Listening to or reading the works of many movement libertarians, you would think that there was an unambiguous libertarian position on abortion. Namely, that libertarians are by definition pro-choice. Indeed, I have been told repeatedly by such libertarians that “we” have to be against laws restricting the ability of women to seek an abortion. More frequently, this position is just assumed during any conversation that touches the subject.
Thus it was with no surprise that I read Michael Moynihan, on Reason magazine’s website, recently stating unequivocally: “I have very libertarian views on abortion” (I’m not picking on Moynihan, he just provided the umpteenth example of such talk by movement libertarians).* As it is clear here, Moynihan and others who say such things believe that there is a libertarian stance on the subject – on par with the libertarian view on, say, forced enslavement or income tax withholding (just joking about that last one — and btw, thanks Uncle Miltie for that “innovation”!).
This represents either a serious misunderstanding of libertarianism or an overly broad conception of it that goes beyond politics. Libertarianism – in the “statist” way I define it – is not opposed to any law restricting what an individual can do. Properly understood, it is a thin political theory that sanctions only those laws that relate to the fundamental protection of an individual’s property rights, broadly understood (either because individuals have natural rights or because of a rule-utilitarian position that generates such rights).
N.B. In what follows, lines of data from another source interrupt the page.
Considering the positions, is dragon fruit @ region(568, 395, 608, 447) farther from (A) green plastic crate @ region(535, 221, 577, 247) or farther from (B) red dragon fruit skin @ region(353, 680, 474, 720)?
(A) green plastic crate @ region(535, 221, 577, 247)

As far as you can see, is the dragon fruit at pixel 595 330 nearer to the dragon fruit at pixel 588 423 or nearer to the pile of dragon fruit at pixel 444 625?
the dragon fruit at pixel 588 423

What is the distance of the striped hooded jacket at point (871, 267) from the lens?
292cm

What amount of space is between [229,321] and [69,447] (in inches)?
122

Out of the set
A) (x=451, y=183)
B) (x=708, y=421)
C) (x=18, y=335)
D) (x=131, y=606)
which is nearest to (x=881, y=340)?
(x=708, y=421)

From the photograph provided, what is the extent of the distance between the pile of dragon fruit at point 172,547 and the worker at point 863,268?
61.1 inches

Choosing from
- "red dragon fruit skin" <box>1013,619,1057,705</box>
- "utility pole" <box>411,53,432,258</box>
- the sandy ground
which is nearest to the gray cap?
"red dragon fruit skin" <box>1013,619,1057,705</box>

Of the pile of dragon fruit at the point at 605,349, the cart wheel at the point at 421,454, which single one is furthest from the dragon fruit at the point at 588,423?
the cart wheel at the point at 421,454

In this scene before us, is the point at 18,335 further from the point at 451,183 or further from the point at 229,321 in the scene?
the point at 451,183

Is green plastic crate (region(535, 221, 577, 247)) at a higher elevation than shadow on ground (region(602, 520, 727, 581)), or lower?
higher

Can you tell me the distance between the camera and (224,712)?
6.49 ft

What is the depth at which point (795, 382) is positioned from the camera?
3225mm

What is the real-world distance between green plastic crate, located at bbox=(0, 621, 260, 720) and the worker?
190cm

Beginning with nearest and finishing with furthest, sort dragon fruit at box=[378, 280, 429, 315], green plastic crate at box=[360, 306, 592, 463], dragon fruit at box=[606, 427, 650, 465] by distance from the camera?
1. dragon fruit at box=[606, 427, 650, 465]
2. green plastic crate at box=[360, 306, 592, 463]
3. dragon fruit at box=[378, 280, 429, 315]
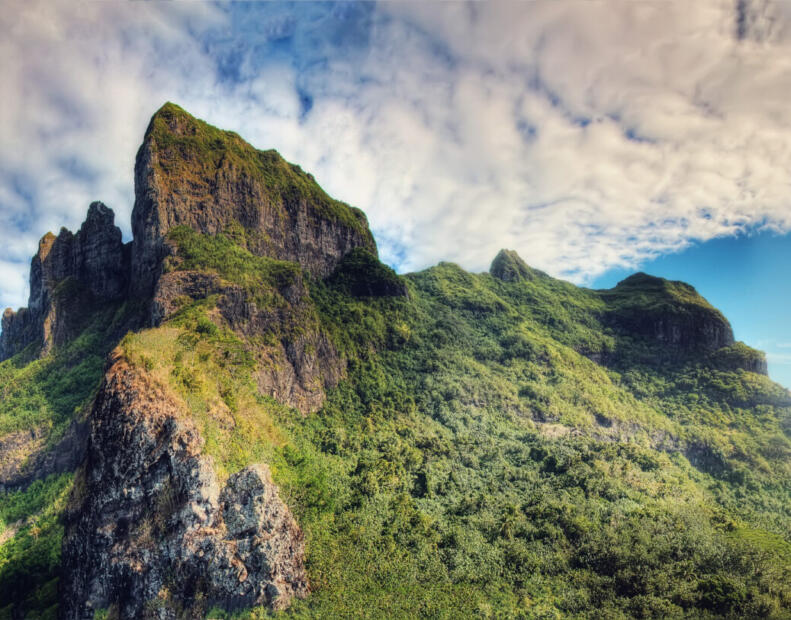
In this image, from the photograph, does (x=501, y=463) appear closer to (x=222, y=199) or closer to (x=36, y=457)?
(x=222, y=199)

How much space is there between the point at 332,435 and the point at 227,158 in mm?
50498

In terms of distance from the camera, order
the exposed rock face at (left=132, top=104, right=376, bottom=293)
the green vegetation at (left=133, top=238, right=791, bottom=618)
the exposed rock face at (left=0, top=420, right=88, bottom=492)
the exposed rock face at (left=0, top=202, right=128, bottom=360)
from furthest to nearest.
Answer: the exposed rock face at (left=0, top=202, right=128, bottom=360) → the exposed rock face at (left=132, top=104, right=376, bottom=293) → the exposed rock face at (left=0, top=420, right=88, bottom=492) → the green vegetation at (left=133, top=238, right=791, bottom=618)

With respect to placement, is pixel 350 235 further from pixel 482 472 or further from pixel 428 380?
pixel 482 472

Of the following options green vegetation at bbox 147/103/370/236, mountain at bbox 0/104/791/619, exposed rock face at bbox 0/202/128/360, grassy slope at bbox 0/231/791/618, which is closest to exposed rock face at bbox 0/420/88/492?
→ mountain at bbox 0/104/791/619

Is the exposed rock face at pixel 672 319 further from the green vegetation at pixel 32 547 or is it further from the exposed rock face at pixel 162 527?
the green vegetation at pixel 32 547

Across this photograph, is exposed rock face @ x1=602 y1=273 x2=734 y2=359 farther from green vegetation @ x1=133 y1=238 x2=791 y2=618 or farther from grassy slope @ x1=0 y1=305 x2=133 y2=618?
grassy slope @ x1=0 y1=305 x2=133 y2=618

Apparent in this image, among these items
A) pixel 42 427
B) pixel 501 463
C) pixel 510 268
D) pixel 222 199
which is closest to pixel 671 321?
pixel 510 268

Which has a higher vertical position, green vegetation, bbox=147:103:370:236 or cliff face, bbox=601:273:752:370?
green vegetation, bbox=147:103:370:236

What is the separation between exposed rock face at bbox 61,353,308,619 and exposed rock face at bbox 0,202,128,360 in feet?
148

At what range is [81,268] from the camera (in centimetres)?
7025

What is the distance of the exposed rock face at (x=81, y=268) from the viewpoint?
66.6 meters

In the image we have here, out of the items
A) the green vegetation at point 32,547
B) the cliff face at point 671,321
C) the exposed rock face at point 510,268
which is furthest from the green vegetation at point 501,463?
the exposed rock face at point 510,268

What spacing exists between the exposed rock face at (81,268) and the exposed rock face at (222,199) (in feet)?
35.4

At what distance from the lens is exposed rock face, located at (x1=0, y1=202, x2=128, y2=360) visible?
66.6m
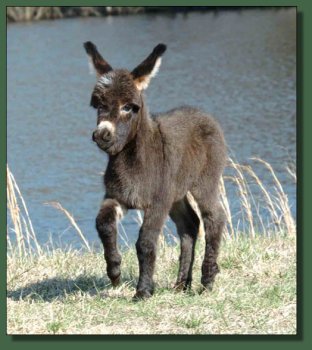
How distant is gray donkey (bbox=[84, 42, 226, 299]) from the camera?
6.64 m

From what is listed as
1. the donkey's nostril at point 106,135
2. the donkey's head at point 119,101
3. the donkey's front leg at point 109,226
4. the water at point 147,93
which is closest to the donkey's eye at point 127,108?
the donkey's head at point 119,101

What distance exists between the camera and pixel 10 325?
6.75 m

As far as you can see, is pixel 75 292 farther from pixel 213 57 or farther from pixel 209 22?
pixel 213 57

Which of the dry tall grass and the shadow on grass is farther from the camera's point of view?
the dry tall grass

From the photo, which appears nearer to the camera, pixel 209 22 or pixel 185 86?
pixel 209 22

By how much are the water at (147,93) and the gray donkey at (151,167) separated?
234 centimetres

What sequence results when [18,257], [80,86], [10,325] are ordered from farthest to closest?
1. [80,86]
2. [18,257]
3. [10,325]

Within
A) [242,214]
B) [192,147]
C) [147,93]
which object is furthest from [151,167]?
[147,93]

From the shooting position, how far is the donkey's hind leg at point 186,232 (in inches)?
301

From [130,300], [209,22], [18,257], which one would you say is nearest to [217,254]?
[130,300]

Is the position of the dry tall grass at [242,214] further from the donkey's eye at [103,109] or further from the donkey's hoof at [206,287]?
the donkey's eye at [103,109]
Therefore, in the area of abortion, all hangs on the definition of when life begins, whether an unborn child/fetus has rights or when it gains them, and therefore when a life warrants protection by the state. As a limited theory of politics, libertarianism cannot answer these questions and thus really has little to say on its own about whether abortion should be legal or illegal. We as individual libertarians can only answer these questions by importing exogenous ethical or scientific theories.
Therefore, libertarianism is properly ecumenical on abortion. While this is admittedly too black and white, one could argue that if you think life exists/rights inhere at conception, as a libertarian you should favor at least some level of government protecting the rights of the unborn. If you think life exists/rights inhere at birth, as a libertarian you should be opposed to laws restricting acccess to abortion. But both arguments are good libertarian arguments once you import your understanding of when an individual life begins/gains rights. And thus we should not be surprised that there are libertarians on both sides of the issue. So while the Reason crowd seems to be more pro-choice, Ron Paul is pro-life and there is a group called Libertarians for Life. However, pro-lifers are underrepresented among movement libertarians in my experience.
So please stop saying that there is a libertarian position on abortion – whether you are pro-life or pro-choice, pro-abortion or anti-choice, or anything else for that matter.
* And you’ll see by the comments on Moynihan’s post that non-movement libertarians frequently disagree.